MADAM PRESIDENT: Detroit City Council President Erma Henderson in her office, Dec. 7, 1978. WIEDELMAN PHOTO, DETROIT NEWS COLL./REUTHER LIBRARY, WAYNE STATE UNIV.

A message from Detroit City Council President Emeritus Erma L. Henderson

On Sunday, Aug. 23, 2009, Detroit City Council President Emeritus Erma L. Henderson celebrated her 92nd birthday. In 1977, she was the first African American and the first woman to be elected president of the city council and the first to serve three consecutive terms in that office.

The Rev. Patrya A. Smith, Ms. Henderson’s daughter, organized the intimate commemoration at the Divine Temple of Mental Science, 7401 Mack Ave., which was established in 1942 by Dr. Ann Ryan.

The celebration was attended and addressed by family members, friends, caregivers, admirers and former aides, including Betty Appleby and Louis Pettiway.

Additionally, several educational and political leaders paid homage to Ms. Henderson’s life and contributions, including Highland Park Public Schools Superintendent Dr. Arthur M. Carter III, who is also Ms. Henderson’s godson; State Sen. Hansen Clarke; State Rep. Coleman A. Young II, and his mother, Annivory Calvert, who presented Ms. Henderson with a plaque and read her a poem, respectively; and Detroit City Council Member JoAnn Watson.

## AVAILABLE DATA
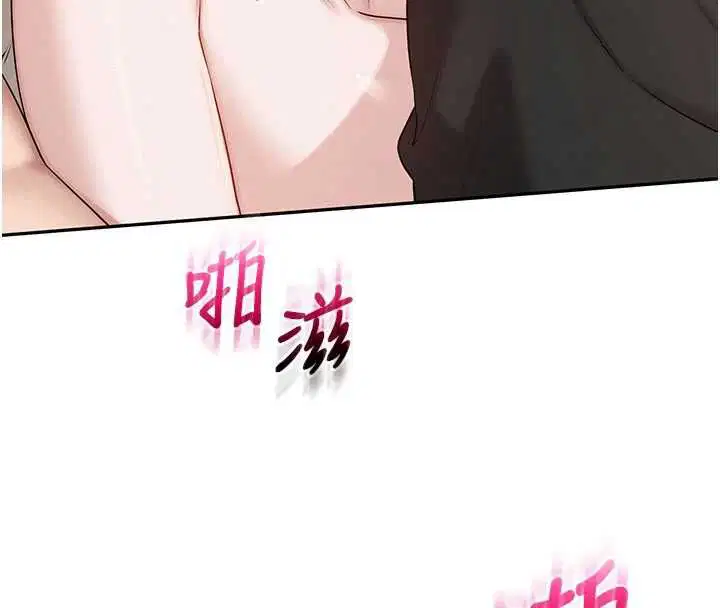 第78話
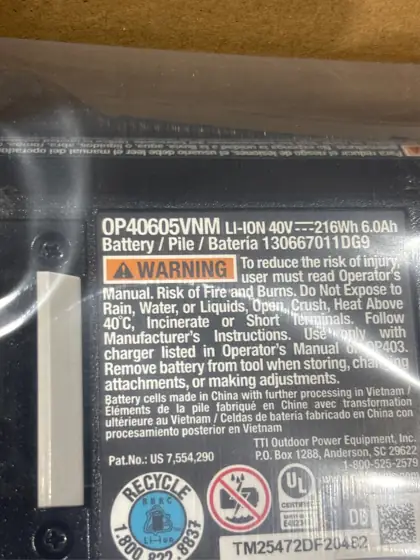 40V HP Brushless 21 in.… — Photo 10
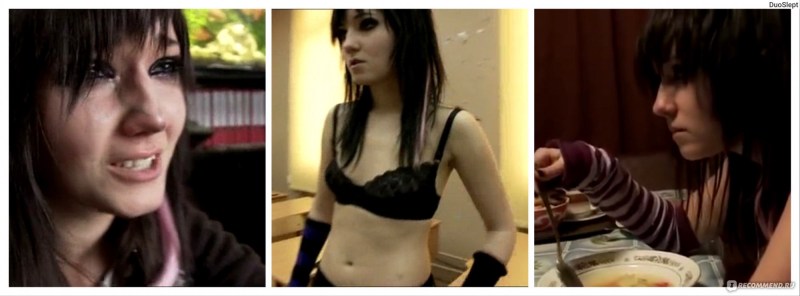 School of Germanika Anya Nosova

## LIST OF TASKS
A. In the text about Erma L. Henderson's 92nd birthday, at what venue was the commemoration held?
B. Render this sentence from the text about Erma L. Henderson's 92nd birthday into Spanish: "The celebration was attended and addressed by family members, friends, caregivers, admirers and former aides, including Betty Appleby and Louis Pettiway."
C. Pick up the text about Erma L. Henderson's 92nd birthday celebration after its final sentence and carry it on.

## ANSWERS IN ORDER
A. The Divine Temple of Mental Science, 7401 Mack Ave.

B. A la celebración asistieron, y en ella tomaron la palabra, familiares, amigos, cuidadores, admiradores y antiguos colaboradores, entre ellos Betty Appleby y Louis Pettiway.

C.
Following is an edited transcript of the impromptu remarks made by Ms. Henderson, which were tape-recorded and transcribed by Michigan Citizen historical features writer Paul Lee and approved by Ms. Henderson.

See next week’s issue of The Michigan Citizen for a follow-up article on Ms. Henderson’s role in organizing the controversial visit to Detroit by famed African American singer, actor and activist Paul Robeson in October 1949. — Ed.

My job

When I was running, at the very beginning of my campaign to run for the City Council {in 1972}, I stayed up until three o’clock in the morning to appear on a woman’s show, a radio show. A black woman had a radio show, but it was out in the suburbs.

And guess who came to the telephone to talk to me? All night long, there were white old ladies, so old and so infirmed, they were eating dog food and cat food out of the cans. And I promised them that if I got elected down in Detroit that I would not forget them.

And I gave them [my assistant] Louis Pettiway, who drove [chuckles] out to nowhere, down in the boondocks, and rescued these women with some real food. These old ladies who were eating dog food and cat food, and they were white old ladies. They were not black ladies, they were white.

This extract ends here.